Written by Peggy Ray

This entry was posted in Dialogue, Peace, Social Justice/Non-Violent Protest. Bookmark the permalink.

3 Responses to Abolish War?

  1. ace says:

    War is the ultimate competition, and the ultimate way humans, both men and women have come to resolve differences. Remember Margaret “Iron Lady” Thatcher? I don’t believe the abolition of war is a feasible goal for humanity, we are inherently carnivores, however it is important that war not be the first option to resolve conflict. It is also important to allow varying opinions and backgrounds to contribute to policy, as you suggest through UN Resolution 1325. We have women presidents or prime ministers throughout the world, including in Germany, Argentina, Liberia, Argentina, Brazil and other places. If Hillary Clinton becomes the next US President,it will be interesting to see if we truly can change our minds and our habits.

  2. I agree with everything that Peggy says. I would only add that in addition to thinking about abolishing war, we should think in terms of developing an alternative form of national defense. That is what I address in my book Transition to Peace, A Defense Engineer’s Search for an Alternative to War.

  3. grace higgs says:

    Dear Kathleen,

    It is wonderful seeing your smiling face on these blogs. Yes, and it would be wonderful if I could be there for the Spring Fling! l love the colorful flower invitation and can feel the warmth and joy radiating from it. It has been a very long, cold winter even here in the South. Today was gorgeous, so we are all basking in it! New life everywhere!
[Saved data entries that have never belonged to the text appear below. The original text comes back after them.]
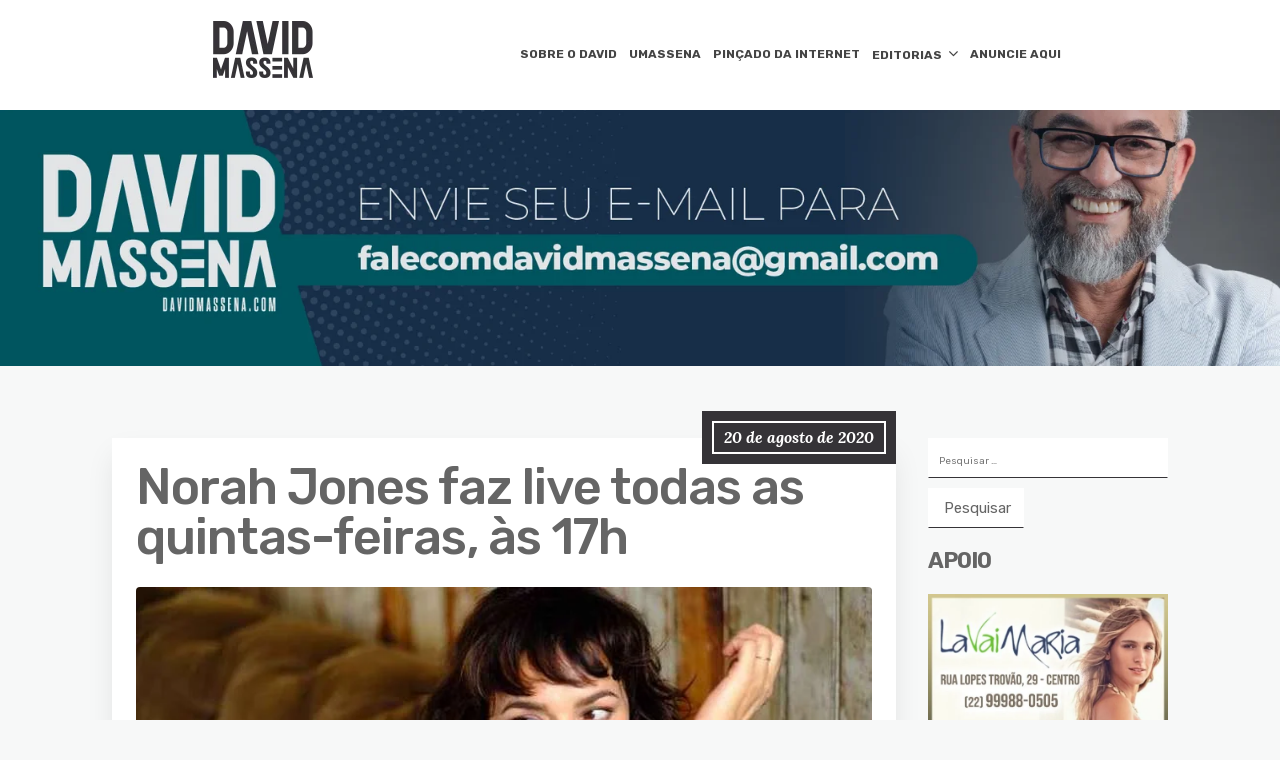

--- FILE ---
content_type: text/html; charset=utf-8
request_url: https://www.google.com/recaptcha/api2/aframe
body_size: 256
content:
<!DOCTYPE HTML><html><head><meta http-equiv="content-type" content="text/html; charset=UTF-8"></head><body><script nonce="mg3LIHCythbAa6CtqmOA8g">/** Anti-fraud and anti-abuse applications only. See google.com/recaptcha */ try{var clients={'sodar':'https://pagead2.googlesyndication.com/pagead/sodar?'};window.addEventListener("message",function(a){try{if(a.source===window.parent){var b=JSON.parse(a.data);var c=clients[b['id']];if(c){var d=document.createElement('img');d.src=c+b['params']+'&rc='+(localStorage.getItem("rc::a")?sessionStorage.getItem("rc::b"):"");window.document.body.appendChild(d);sessionStorage.setItem("rc::e",parseInt(sessionStorage.getItem("rc::e")||0)+1);localStorage.setItem("rc::h",'1768620108795');}}}catch(b){}});window.parent.postMessage("_grecaptcha_ready", "*");}catch(b){}</script></body></html>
    This blog on war.what would it take, indeed?! And will we ever see justice for women in our lifetime? You can take satisfaction in knowing that you are among the women who are speaking out on these hopes for a better world and taking positive actions. Your educational packet on trafficking sounds fantastic. I will have to check into how I can get one.

    These are transitional times I think, and hope, even in the Church. I am delighted to experience a pope like Francis I . It is Time. It won’t be an easy road for him, but it wasn’t for Jesus either; sometimes that seems to be forgotten.

    Unfortunately, as long as there is Sin, there will be War, I feel, especially the sins of fear, greed, and lust for power, of pride and deceit, the need to be the strongest, the greatest, the best, and having the most. The threat of nuclear war is unspeakable, yet real, and every generation has to know this… everywhereor we won’t even have a chance to work together, much less to love each other…

    Need I tell YOU that learning how to dialogue is one of the most important ways to have hope for peace ?! 🙂 That is your Mission and I believe it too, and have believed it before I knew you were involved in just that! We must learn to respect each other and value each other with all of our differences and beliefs, or as Eleanor R said, “We will die together.”

    I was interested to read the comments from your blog, especially the idea of developing an alternative form of national defense in the book Transition to Peace, A Defense Engineer’s Search for an Alternative to War. Now more of that kind of dialogue would be a good thing!

    Much love to you, Kathleen,


    Sorry I’ve been so silent lately. i don’t know where my days go, but I relish anything from you or Network and hope I can continue to support it, even in my modest way.